Page extract:
___

14 March 2025 | Applicable law: England and Wales | 10 min read

Many international clients base their decisions as to where to make their permanent residence on tax advice and need to be mindful of the tax rules in operation in the countries in which they have connections.

Under existing rules (which are due to change on 6 April 2025), UK resident non-domiciles who haven’t become deemed-domiciled can choose to be taxed on the remittance basis. This means that whilst they pay tax on their UK income and gains in the same way as other UK residents, they only pay tax on their foreign income and gains (FIG) when these are remitted to the UK.  Last year, the government announced its plans to remove preferential tax treatment based on domicile status for all FIG that arise from 6 April 2025 whether or not remitted. The effect of this is that from that date:

  • the prior preferential tax treatment based on domicile status will be replaced by a residence-based regime.
  • 100% relief will be available on eligible FIG for new arrivals to the UK in their first four years of tax residence, but only if they have not been UK tax resident in the 10 tax years immediately prior to their arrival (4-year FIG regime).
  • all former remittance basis users (non-doms) who are not eligible for the 4-year FIG regime will pay tax at the same rate as other UK resident individuals on any newly arising FIG like any other taxpayer.

In the context of marital breakdown choice of domicile for tax purposes can have an impact upon whether an individual can secure or oppose jurisdiction for divorce (and consequential financial claims) where a person claims that their domicile or habitual residence is in England. International clients with designs on pursuing or defending divorce proceedings in England need to be aware of the family court's approach to jurisdiction and forum where there are competing jurisdictions. 

These considerations came into focus in the recent case of KV v KV [2024] EWFC 359 where a couple with a very high standard of living (with homes in England, Switzerland, France, the Caribbean and an unidentified country 'E' to name but a few) had, on tax advice, terminated their permanent residence in country E in favour of Switzerland,. They later bought a substantial house with equestrian facilities in England to where the wife and the children moved. The husband spent considerable time in England but kept within the 90 days maximum he was allowed to spend under the (then) non-dom rules. The marriage broke down in 2021 by which time the husband was living largely in Switzerland with his new partner and the wife remained in England with the children where she subsequently applied for a divorce based on her habitual residence. A few months later, the husband issued his divorce proceedings in country E, arguing that the wife was habitually resident in E country and that he was habitually resident in Switzerland.

___

Recorded information:

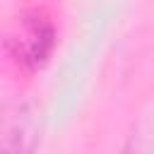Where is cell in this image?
<instances>
[{"label":"cell","instance_id":"cell-1","mask_svg":"<svg viewBox=\"0 0 154 154\" xmlns=\"http://www.w3.org/2000/svg\"><path fill=\"white\" fill-rule=\"evenodd\" d=\"M55 43H58V34L53 22L38 10L22 12L5 38V48L10 58L24 72L41 70L51 60Z\"/></svg>","mask_w":154,"mask_h":154},{"label":"cell","instance_id":"cell-2","mask_svg":"<svg viewBox=\"0 0 154 154\" xmlns=\"http://www.w3.org/2000/svg\"><path fill=\"white\" fill-rule=\"evenodd\" d=\"M38 137V125L34 113L22 108L5 128L2 135V154H34Z\"/></svg>","mask_w":154,"mask_h":154},{"label":"cell","instance_id":"cell-3","mask_svg":"<svg viewBox=\"0 0 154 154\" xmlns=\"http://www.w3.org/2000/svg\"><path fill=\"white\" fill-rule=\"evenodd\" d=\"M120 154H154V125L152 123L135 125Z\"/></svg>","mask_w":154,"mask_h":154}]
</instances>
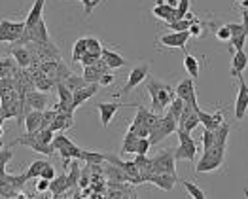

___

Set tasks:
a: Return the passage of the tax and divorce article from "Under existing rules" to "a residence-based regime.".
b: According to the tax and divorce article, what was the maximum number of days the husband was allowed to spend in England under the non-dom rules then in force?
c: Decide whether each statement agrees with the tax and divorce article, and support each answer with the deciding words of the article. (i) New arrivals can receive 100% relief on eligible FIG only if they were not UK tax resident in the 10 tax years before arriving. (ii) The husband issued divorce proceedings before the wife applied for a divorce. (iii) On tax advice, the couple ended their permanent residence in Switzerland in favor of country E.
The data is drawn from a separate source.

Responses for each task:
a:
Under existing rules (which are due to change on 6 April 2025), UK resident non-domiciles who haven’t become deemed-domiciled can choose to be taxed on the remittance basis. This means that whilst they pay tax on their UK income and gains in the same way as other UK residents, they only pay tax on their foreign income and gains (FIG) when these are remitted to the UK.  Last year, the government announced its plans to remove preferential tax treatment based on domicile status for all FIG that arise from 6 April 2025 whether or not remitted. The effect of this is that from that date:

  • the prior preferential tax treatment based on domicile status will be replaced by a residence-based regime.

b: 90 days.

c:
(i) Yes: "100% relief will be available on eligible FIG for new arrivals to the UK in their first four years of tax residence, but only if they have not been UK tax resident in the 10 tax years immediately prior to their arrival"
(ii) No: "A few months later, the husband issued his divorce proceedings in country E"
(iii) No: "terminated their permanent residence in country E in favour of Switzerland"